The Court also dismissed a few of the statutory claims, some with leave to amend.

A settlement was reached in October 2019. Customers received a 10% discount on one order. Zappos denied wrongdoing, but is expected to pay $1.6 million in court costs.

== Commentary from law blogs ==
Many law blogs posted advisories to businesses in response to this decision.
One common theme was the recommendation of clickwrap over browserwrap, in which the site explicitly obtains assent when a user clicks an "accept" button.
Another common recommendation was for businesses to revise or remove any language from its terms of use that would allow it to change the terms of use without notice.

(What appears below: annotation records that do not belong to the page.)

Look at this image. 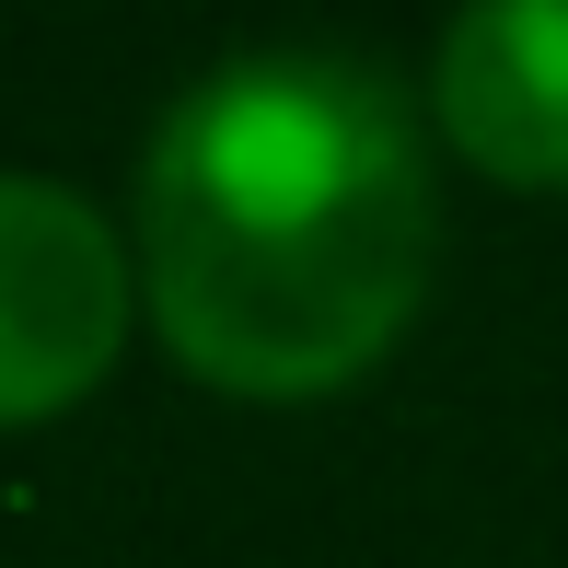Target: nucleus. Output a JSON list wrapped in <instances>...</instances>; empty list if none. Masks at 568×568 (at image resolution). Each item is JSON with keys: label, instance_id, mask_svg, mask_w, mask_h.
<instances>
[{"label": "nucleus", "instance_id": "1", "mask_svg": "<svg viewBox=\"0 0 568 568\" xmlns=\"http://www.w3.org/2000/svg\"><path fill=\"white\" fill-rule=\"evenodd\" d=\"M442 197L418 105L383 59H221L140 163V291L163 348L221 395H337L418 325Z\"/></svg>", "mask_w": 568, "mask_h": 568}, {"label": "nucleus", "instance_id": "2", "mask_svg": "<svg viewBox=\"0 0 568 568\" xmlns=\"http://www.w3.org/2000/svg\"><path fill=\"white\" fill-rule=\"evenodd\" d=\"M128 255L93 197L0 174V429L82 406L128 348Z\"/></svg>", "mask_w": 568, "mask_h": 568}, {"label": "nucleus", "instance_id": "3", "mask_svg": "<svg viewBox=\"0 0 568 568\" xmlns=\"http://www.w3.org/2000/svg\"><path fill=\"white\" fill-rule=\"evenodd\" d=\"M429 105L499 186H568V0H487L442 36Z\"/></svg>", "mask_w": 568, "mask_h": 568}]
</instances>
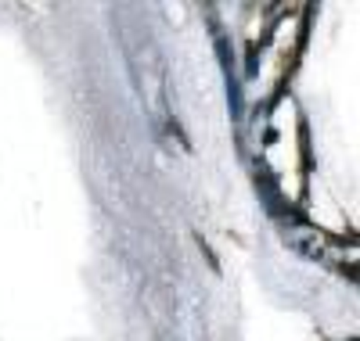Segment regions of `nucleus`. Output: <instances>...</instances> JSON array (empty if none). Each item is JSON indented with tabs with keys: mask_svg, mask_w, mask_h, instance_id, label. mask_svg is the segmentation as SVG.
Listing matches in <instances>:
<instances>
[{
	"mask_svg": "<svg viewBox=\"0 0 360 341\" xmlns=\"http://www.w3.org/2000/svg\"><path fill=\"white\" fill-rule=\"evenodd\" d=\"M285 241L295 248L299 255H307L314 262H324L328 259V248H324V237L314 230V227H303V223H295V227H285Z\"/></svg>",
	"mask_w": 360,
	"mask_h": 341,
	"instance_id": "nucleus-1",
	"label": "nucleus"
}]
</instances>
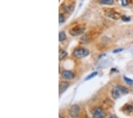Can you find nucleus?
Masks as SVG:
<instances>
[{"mask_svg":"<svg viewBox=\"0 0 133 118\" xmlns=\"http://www.w3.org/2000/svg\"><path fill=\"white\" fill-rule=\"evenodd\" d=\"M70 116L72 118H77L80 113V107L77 104L72 105L69 111Z\"/></svg>","mask_w":133,"mask_h":118,"instance_id":"4","label":"nucleus"},{"mask_svg":"<svg viewBox=\"0 0 133 118\" xmlns=\"http://www.w3.org/2000/svg\"><path fill=\"white\" fill-rule=\"evenodd\" d=\"M66 38H67V37H66V35L65 32H60L59 34V42L64 41L66 39Z\"/></svg>","mask_w":133,"mask_h":118,"instance_id":"10","label":"nucleus"},{"mask_svg":"<svg viewBox=\"0 0 133 118\" xmlns=\"http://www.w3.org/2000/svg\"><path fill=\"white\" fill-rule=\"evenodd\" d=\"M67 56V53L66 51L63 50H59V60H62L64 59Z\"/></svg>","mask_w":133,"mask_h":118,"instance_id":"8","label":"nucleus"},{"mask_svg":"<svg viewBox=\"0 0 133 118\" xmlns=\"http://www.w3.org/2000/svg\"><path fill=\"white\" fill-rule=\"evenodd\" d=\"M125 109L127 111H128L129 112H131L133 110V106H131V105H128L126 107H125Z\"/></svg>","mask_w":133,"mask_h":118,"instance_id":"15","label":"nucleus"},{"mask_svg":"<svg viewBox=\"0 0 133 118\" xmlns=\"http://www.w3.org/2000/svg\"><path fill=\"white\" fill-rule=\"evenodd\" d=\"M121 19H122V21L125 22H128L130 21L131 20V17H128V16H122L121 17Z\"/></svg>","mask_w":133,"mask_h":118,"instance_id":"14","label":"nucleus"},{"mask_svg":"<svg viewBox=\"0 0 133 118\" xmlns=\"http://www.w3.org/2000/svg\"><path fill=\"white\" fill-rule=\"evenodd\" d=\"M61 77L63 79L71 80L75 78V74L70 70H63L61 73Z\"/></svg>","mask_w":133,"mask_h":118,"instance_id":"6","label":"nucleus"},{"mask_svg":"<svg viewBox=\"0 0 133 118\" xmlns=\"http://www.w3.org/2000/svg\"><path fill=\"white\" fill-rule=\"evenodd\" d=\"M123 48H118V49L114 50L113 51V53H118V52H121L123 51Z\"/></svg>","mask_w":133,"mask_h":118,"instance_id":"17","label":"nucleus"},{"mask_svg":"<svg viewBox=\"0 0 133 118\" xmlns=\"http://www.w3.org/2000/svg\"><path fill=\"white\" fill-rule=\"evenodd\" d=\"M124 79L125 82L127 84L130 85H133V80L131 78H127V76H124Z\"/></svg>","mask_w":133,"mask_h":118,"instance_id":"12","label":"nucleus"},{"mask_svg":"<svg viewBox=\"0 0 133 118\" xmlns=\"http://www.w3.org/2000/svg\"><path fill=\"white\" fill-rule=\"evenodd\" d=\"M121 2L123 6H127L128 4V0H121Z\"/></svg>","mask_w":133,"mask_h":118,"instance_id":"16","label":"nucleus"},{"mask_svg":"<svg viewBox=\"0 0 133 118\" xmlns=\"http://www.w3.org/2000/svg\"><path fill=\"white\" fill-rule=\"evenodd\" d=\"M59 94L60 95L67 90V89L69 87V83L66 81H62L59 83Z\"/></svg>","mask_w":133,"mask_h":118,"instance_id":"7","label":"nucleus"},{"mask_svg":"<svg viewBox=\"0 0 133 118\" xmlns=\"http://www.w3.org/2000/svg\"><path fill=\"white\" fill-rule=\"evenodd\" d=\"M59 21L60 23H63L65 21V17L62 14H59Z\"/></svg>","mask_w":133,"mask_h":118,"instance_id":"13","label":"nucleus"},{"mask_svg":"<svg viewBox=\"0 0 133 118\" xmlns=\"http://www.w3.org/2000/svg\"><path fill=\"white\" fill-rule=\"evenodd\" d=\"M92 115L95 118H103L105 116L104 111L100 107H95L92 111Z\"/></svg>","mask_w":133,"mask_h":118,"instance_id":"5","label":"nucleus"},{"mask_svg":"<svg viewBox=\"0 0 133 118\" xmlns=\"http://www.w3.org/2000/svg\"><path fill=\"white\" fill-rule=\"evenodd\" d=\"M85 31V28L84 27L80 26H78L74 28H72L69 30V34L73 36V37H76V36L80 35L83 34Z\"/></svg>","mask_w":133,"mask_h":118,"instance_id":"3","label":"nucleus"},{"mask_svg":"<svg viewBox=\"0 0 133 118\" xmlns=\"http://www.w3.org/2000/svg\"><path fill=\"white\" fill-rule=\"evenodd\" d=\"M89 54V51L88 50L84 48H78L75 49L73 52L74 57L78 59H82L86 57Z\"/></svg>","mask_w":133,"mask_h":118,"instance_id":"2","label":"nucleus"},{"mask_svg":"<svg viewBox=\"0 0 133 118\" xmlns=\"http://www.w3.org/2000/svg\"><path fill=\"white\" fill-rule=\"evenodd\" d=\"M97 75H98V72H94L92 73L91 74L88 75V76L85 78V81L90 80V79H92V78H94V77H95Z\"/></svg>","mask_w":133,"mask_h":118,"instance_id":"11","label":"nucleus"},{"mask_svg":"<svg viewBox=\"0 0 133 118\" xmlns=\"http://www.w3.org/2000/svg\"><path fill=\"white\" fill-rule=\"evenodd\" d=\"M129 93V90L127 87L122 85H118L114 87L111 91V95L112 98L114 99H118L121 96L127 94Z\"/></svg>","mask_w":133,"mask_h":118,"instance_id":"1","label":"nucleus"},{"mask_svg":"<svg viewBox=\"0 0 133 118\" xmlns=\"http://www.w3.org/2000/svg\"><path fill=\"white\" fill-rule=\"evenodd\" d=\"M114 2V0H98V2L101 4L108 5V6H111L113 4Z\"/></svg>","mask_w":133,"mask_h":118,"instance_id":"9","label":"nucleus"}]
</instances>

Law firm Lewis Roca Rothgerber pointed out that this decision does not declare all browsewrap contracts unenforceable.
This case decided that Zappos's particular implementation of their terms of use, and the arbitration clause in particular were unenforceable.
The law firm stated that browsewrap agreements have been enforced in other courts.
It also suggests that businesses that want to continue to use browsewrap agreements should provide a conspicuous link to their agreements, "Front and Center."

Law firm Stanfield Hiserodt suggested that the size of the case, with 24 million claimants in the class action, may have played a role in the decision.
Stanfield drew attention to the impossibility of having all 24 million individuals visit Nevada for arbitration.